→ **Source extract**
# AMI Vinyl Windows



## Todd

Anyone out there have AMI vinyl windows? I got a bid today from Window World for 8 double hung, argon filled, low E windows for $255 ea installed, any size. Total bid after all options turned out at $2900. Seems to be a very good price to me. They are Energy Star rated so they must be pretty efficient. My windows are in bad shape and I'm sick of putting plastic up every winter.


----------



## Redox

I think I paid about $175/window 7 years ago and had to install them myself...

Chris


----------



## Highbeam

That price is better than what I am paying for 7 windows here in the NW after 6 bids. The bids varied widely with I believe a high bid of 4400$, and low of 2600 or 2900$. I would be sure to get a few bids because of the variation that I found.


----------



## Todd

Yeah, I'm getting 3 bids to see what the differences are. This Window World outfit seems pretty good tho. I already know Andersen Windows are at least twice as much.


----------



## Redox

Andersen's are not worth the money anymore.  Another company living off its name...

Chris


----------



## wenger7446

I have had Window World AMI Windows for 2 years at this house and 5 years at a rental and have been very happy with them.  Each office is independently owned and operated so I would guess the install depends on the quality of the operation. 

BTW: I have same windows you are looking at. 

Ryan - Near Philly PA


----------



## Todd

Ryan, 
Do you have the WW 4000 series windows? Are they air tight? I read a review that they leaked air. They also offer a upgrade "Super Spacer" that brings the U factor down below .23? It would be $400 more for the bid on 8 windows. Don't really know if I need it or not? 

I still can't make up my mind whether to take the plunge. I figure my windows have to be replaced sooner or later but with the economic check coming soon it would make it alot easier to get it done now.


----------



## wenger7446

Good Morning Todd, 

I have the Comfort World 4000 with the Low E and the argon filled glass.  I think i paided 285 or so for each window.  I regularly check  the windows in my current house with the candle check and they do not leak a bit of air (i am a geek like that).  I was surprised of the quality for 285 or so dollars. 

I would recommend them. 

I can't really comment on the extra spacer for the increased U value.  For me it would all depend on how long you plan to stay in your house.  If you plan to stay in the house for a long period i would get the best you can afford.  That is what i did. 

Ryan


----------



## Todd

Thanks,
I decided to take the plunge. Went with the WW 4000 without the extra spacers for $255 ea installed. Other bids couldn't come close or answer all my questions.


----------



## wenger7446

Good to hear.  When are you going to have them installed?

Let me know how you make out and what you think after then job is finished. 

Ryan


----------



## wenger7446

Hey Todd.......Did you get your new windows installed yet?


----------



## wenger7446

Hey Todd.....did you ever get new windows?


----------



## Todd

Yes, and they did a nice job, but when the wind blows towards the windows I can feel some air leakage around the tilt latches. I had them come out and check them out and they couldn't find anything wrong, but of course it was a sunny warm day when they came out. I'll be calling them again next week. It's still an improvement from the old windows. The air conditioner didn't cycle on as much this year and it is definitely warmer in here so far this wood burning season.


----------



## rhetoric

Hate to hijack this thread, but anybody know if you can repair windows that have lost the argon?  They are andersons that have not lost the seal (no moisture inside the panes) but you can see that they are "sucked in" and that means the argon as dissipated and I have low efficiency (you can see the moisture condense on the center of the window -- not between the double pain, but inside) where the insulation value has been lost.  I can imagine a simple kit in which you drill a hole in the glass (small) let the air back in (or recharge the argon) and then seal the hole.  If this hasn't been invented, I call it (and patent all the profits)!  But if it has been invented, tell me what to do!

(Segmentation data)
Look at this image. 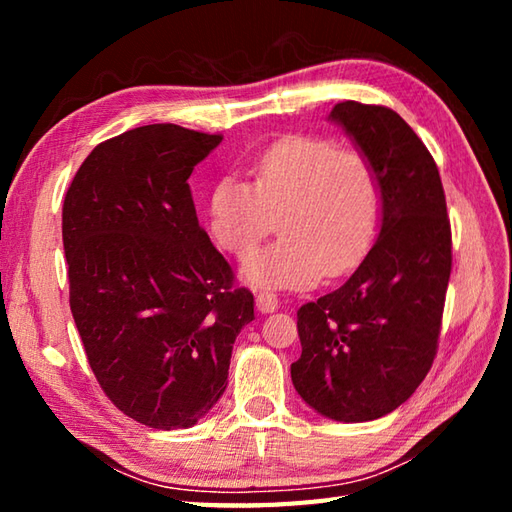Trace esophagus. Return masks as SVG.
Segmentation results:
<instances>
[{
    "label": "esophagus",
    "instance_id": "34e87169",
    "mask_svg": "<svg viewBox=\"0 0 512 512\" xmlns=\"http://www.w3.org/2000/svg\"><path fill=\"white\" fill-rule=\"evenodd\" d=\"M255 301H257L259 312H264V314L275 312L279 308V299H277V295H273V292H259Z\"/></svg>",
    "mask_w": 512,
    "mask_h": 512
}]
</instances>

→ **What to work on**
A: Please repeat everything in the window thread from "Andersen's are not" down to "of the operation.".
B: Condense the paragraph of the window thread that begins "I have the Comfort World 4000" into a short bulleted list that keeps its main facts.
The segmentation data is its own material and is not part of the window thread.

→ **Answers in order**
A:
Andersen's are not worth the money anymore.  Another company living off its name...

Chris


----------



## wenger7446

I have had Window World AMI Windows for 2 years at this house and 5 years at a rental and have been very happy with them.  Each office is independently owned and operated so I would guess the install depends on the quality of the operation.

B:
- Owns Comfort World 4000 windows with Low E, argon-filled glass
- Paid about $285 per window
- Regularly does a candle check on the windows in the current house, and they leak no air
- Was surprised at the quality for that price